* **YOUR OBJECTIVE**
Reproduce all the records word for word. Omit images.

(Crawled caption data)
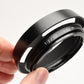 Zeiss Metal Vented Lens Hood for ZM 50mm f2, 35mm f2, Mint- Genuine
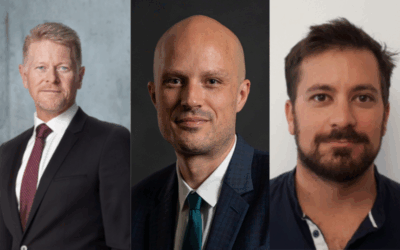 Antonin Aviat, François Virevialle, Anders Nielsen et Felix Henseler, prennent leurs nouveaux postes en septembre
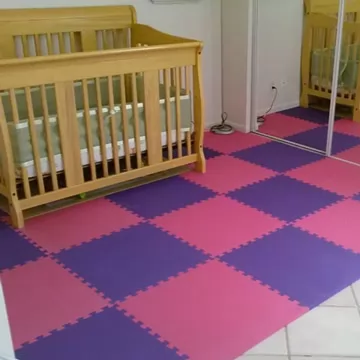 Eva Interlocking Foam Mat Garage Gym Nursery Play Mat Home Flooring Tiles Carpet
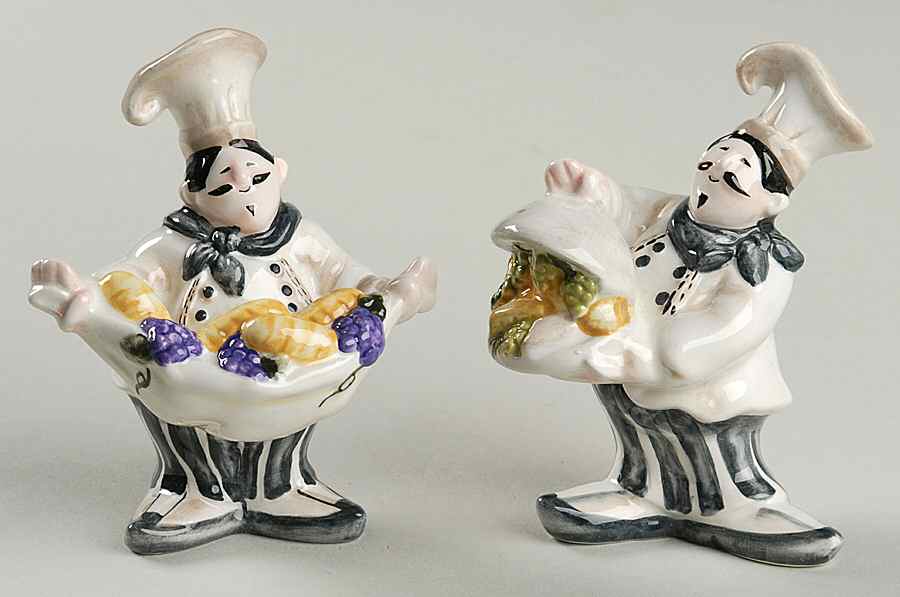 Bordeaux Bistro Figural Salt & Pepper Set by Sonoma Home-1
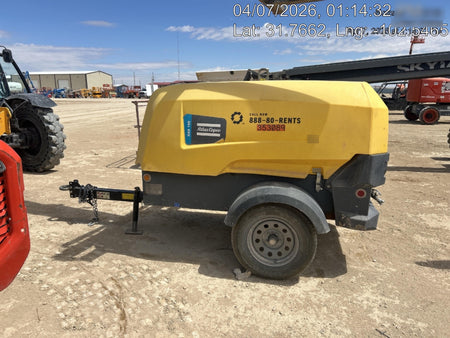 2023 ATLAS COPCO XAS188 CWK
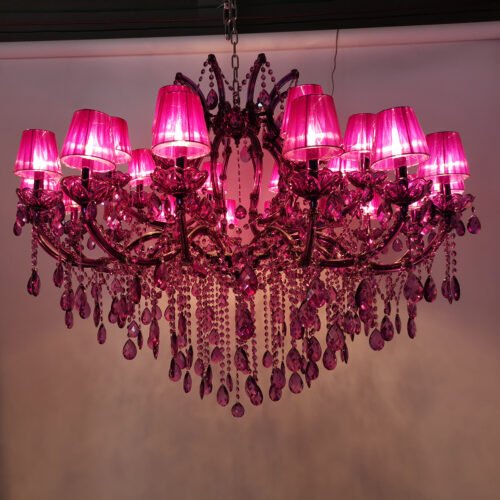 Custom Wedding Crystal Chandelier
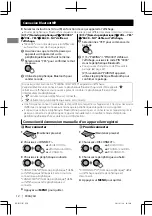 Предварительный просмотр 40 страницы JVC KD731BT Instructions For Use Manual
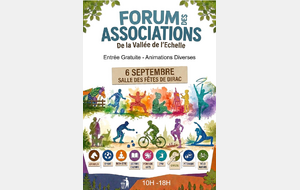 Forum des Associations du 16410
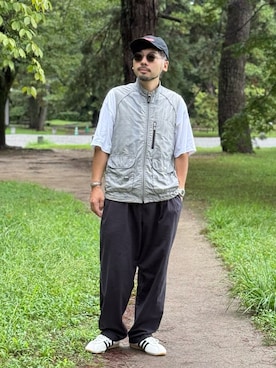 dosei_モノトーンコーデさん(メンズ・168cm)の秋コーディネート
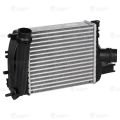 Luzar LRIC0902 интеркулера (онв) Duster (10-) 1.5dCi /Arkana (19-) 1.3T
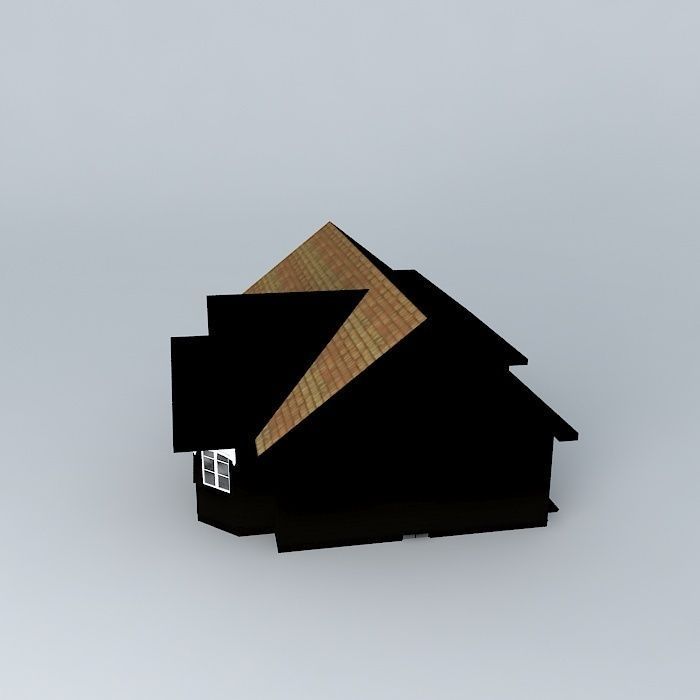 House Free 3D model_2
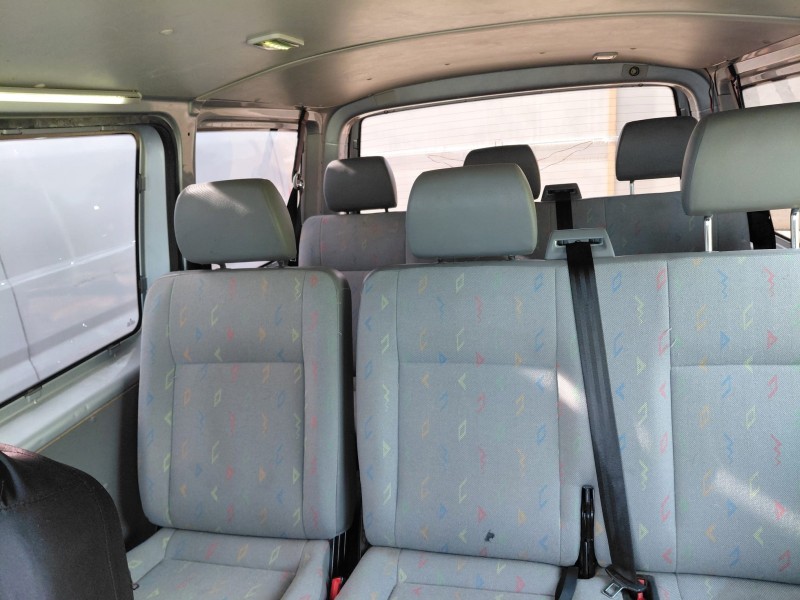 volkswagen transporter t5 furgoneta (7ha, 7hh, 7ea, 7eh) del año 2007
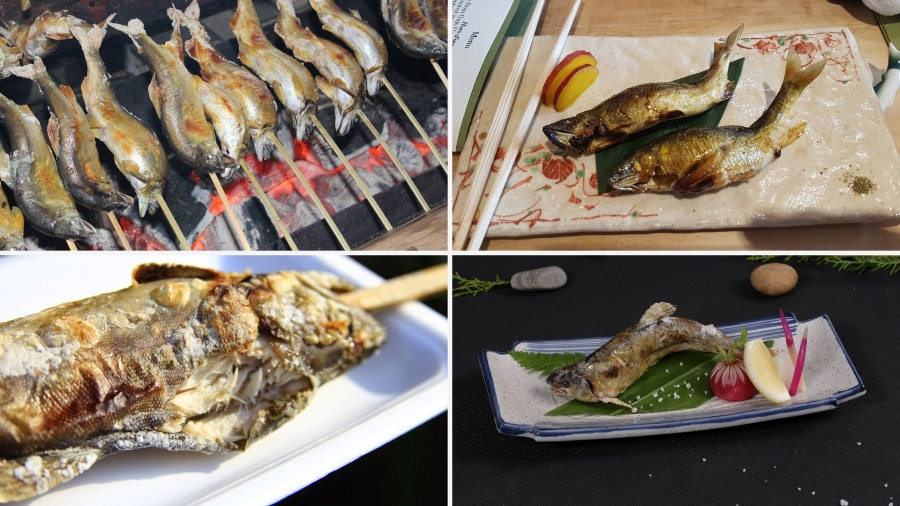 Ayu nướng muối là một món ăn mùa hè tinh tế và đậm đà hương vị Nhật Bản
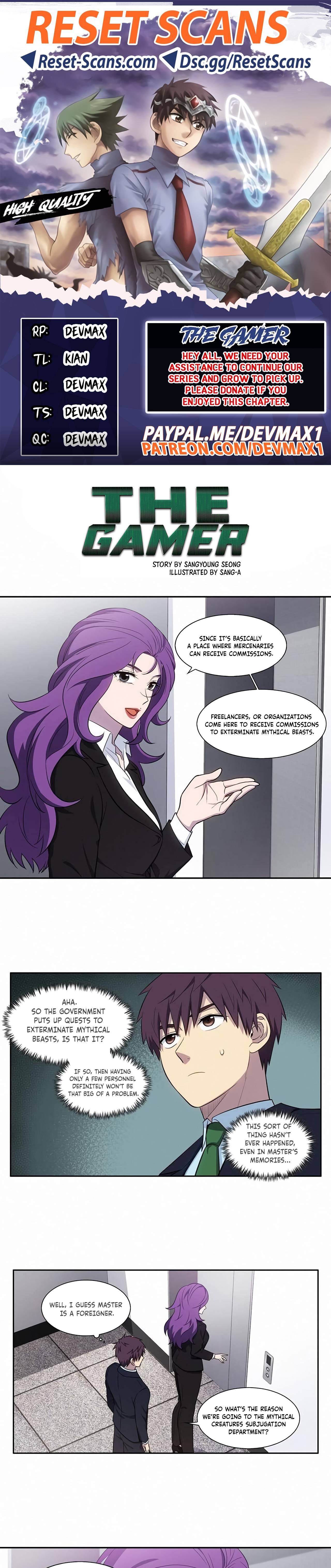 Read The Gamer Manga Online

* **RESULT OF THE EXERCISE**
 Zeiss Metal Vented Lens Hood for ZM 50mm f2, 35mm f2, Mint- Genuine
 Antonin Aviat, François Virevialle, Anders Nielsen et Felix Henseler, prennent leurs nouveaux postes en septembre
 Eva Interlocking Foam Mat Garage Gym Nursery Play Mat Home Flooring Tiles Carpet
 Bordeaux Bistro Figural Salt & Pepper Set by Sonoma Home-1
 2023 ATLAS COPCO XAS188 CWK
 Custom Wedding Crystal Chandelier
 Предварительный просмотр 40 страницы JVC KD731BT Instructions For Use Manual
 Forum des Associations du 16410
 dosei_モノトーンコーデさん(メンズ・168cm)の秋コーディネート
 Luzar LRIC0902 интеркулера (онв) Duster (10-) 1.5dCi /Arkana (19-) 1.3T
 House Free 3D model_2
 volkswagen transporter t5 furgoneta (7ha, 7hh, 7ea, 7eh) del año 2007
 Ayu nướng muối là một món ăn mùa hè tinh tế và đậm đà hương vị Nhật Bản
 Read The Gamer Manga Online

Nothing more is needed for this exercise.